And he's going to be talking to us about a great article he wrote for VDAir.com entitled The Devil's Term for the Dispossession of Americans.
And we're going to be talking about what that devil's term is and why it was invented and how it's applied.
That's going to be a great hour with Roger Devlin.
But since then, it seems as though the rhetoric with regard to Iran has only been sharpening in the wake of John Bolton's resignation.
So that was quite interesting.
So to help us make sense of that, we're going to have Mark Weber on to talk about the ongoing situation in the Middle East.
Always seems to be something ongoing out there, that's for sure.
But we're going to get Mark Weber's insights on what's going on with Iran here in the first hour, right after this opening segment.
And then in the third hour, back-to-back appearances for Paul Fromm.
So Paul was on with us last week to talk about the upcoming Canadian federal elections, really enlightening a couple of segments there where he filled us in on what's going on up there in their country's political scene.
But since then, we've had another brownface.
I thought it was blackface, but it was brownface, a brownface controversy with Justin Trudeau, a cucks-cuck if there ever was one.
No man has emasculated himself more, but he finds himself apologizing still.
Justin Trudeau, we're going to get an update on what's going on up there.
So Mark Weber, Roger Devlin, and Paul Fromm.
I'm James Edwards.
They're all coming up tonight.
Keith Alexander's back in the studio with me.
We missed you the last couple of weeks, Keith.
Of course, two weeks ago, we were out of town.
And then last week, Ole Miss was playing.
Thank God their game today was a morning game.
So you're able to come back in the studio.
And let me tell you something, folks.
He got here not five minutes ago, but it was a heck of a game today.
Yeah, got it.
Rolled in on two wheels.
I mean, skidding in here, but did the best I could.
And we got in, and everything's a-okay.
I tell you what, except Ole Miss seems to have a real penchant for losing close games now.
It was really an incredible game.
I'll have to tell you about it sometime when we have nothing more important to say.
And we have a lot of important things to say today.
Well, we do, and a lot of important guests as well.
So those are the topics.
Those are the guests we like to use this opening segment to set you up, so to speak.
··········
Copy the passage from the radio show's opening segment starting with "So you're able" and going on through "an incredible game.", substituting "booth" for "studio".

Data excerpts:
··········
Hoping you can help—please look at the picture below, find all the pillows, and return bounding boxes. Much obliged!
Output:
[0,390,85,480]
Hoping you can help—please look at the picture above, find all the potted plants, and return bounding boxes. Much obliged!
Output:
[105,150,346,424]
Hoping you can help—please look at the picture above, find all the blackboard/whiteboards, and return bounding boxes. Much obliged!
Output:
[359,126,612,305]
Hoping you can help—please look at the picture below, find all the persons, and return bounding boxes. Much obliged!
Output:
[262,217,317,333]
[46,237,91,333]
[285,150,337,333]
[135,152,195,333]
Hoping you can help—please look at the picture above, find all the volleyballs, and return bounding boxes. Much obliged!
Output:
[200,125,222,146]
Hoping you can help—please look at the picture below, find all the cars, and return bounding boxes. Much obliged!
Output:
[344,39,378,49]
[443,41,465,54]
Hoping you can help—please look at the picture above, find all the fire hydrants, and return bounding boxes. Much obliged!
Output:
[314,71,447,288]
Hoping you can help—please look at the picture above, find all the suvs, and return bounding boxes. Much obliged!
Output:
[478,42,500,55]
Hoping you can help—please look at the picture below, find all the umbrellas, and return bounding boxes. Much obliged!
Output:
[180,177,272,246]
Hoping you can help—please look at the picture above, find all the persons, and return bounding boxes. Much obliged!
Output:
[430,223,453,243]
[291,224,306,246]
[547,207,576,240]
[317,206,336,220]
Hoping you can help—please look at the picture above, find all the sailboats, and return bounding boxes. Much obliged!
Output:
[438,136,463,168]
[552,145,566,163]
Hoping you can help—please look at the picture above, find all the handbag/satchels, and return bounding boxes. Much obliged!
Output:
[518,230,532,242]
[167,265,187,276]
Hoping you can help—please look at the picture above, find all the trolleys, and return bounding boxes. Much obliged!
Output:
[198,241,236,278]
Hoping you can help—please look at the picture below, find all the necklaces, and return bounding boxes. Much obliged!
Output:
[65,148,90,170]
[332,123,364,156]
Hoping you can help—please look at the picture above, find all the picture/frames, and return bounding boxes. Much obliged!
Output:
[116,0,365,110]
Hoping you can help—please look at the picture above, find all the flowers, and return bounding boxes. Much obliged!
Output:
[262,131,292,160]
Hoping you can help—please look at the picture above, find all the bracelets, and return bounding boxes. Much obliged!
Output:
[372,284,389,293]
··········
Written reply:
So you're able to come back in the booth.
And let me tell you something, folks.
He got here not five minutes ago, but it was a heck of a game today.
Yeah, got it.
Rolled in on two wheels.
I mean, skidding in here, but did the best I could.
And we got in, and everything's a-okay.
I tell you what, except Ole Miss seems to have a real penchant for losing close games now.
It was really an incredible game.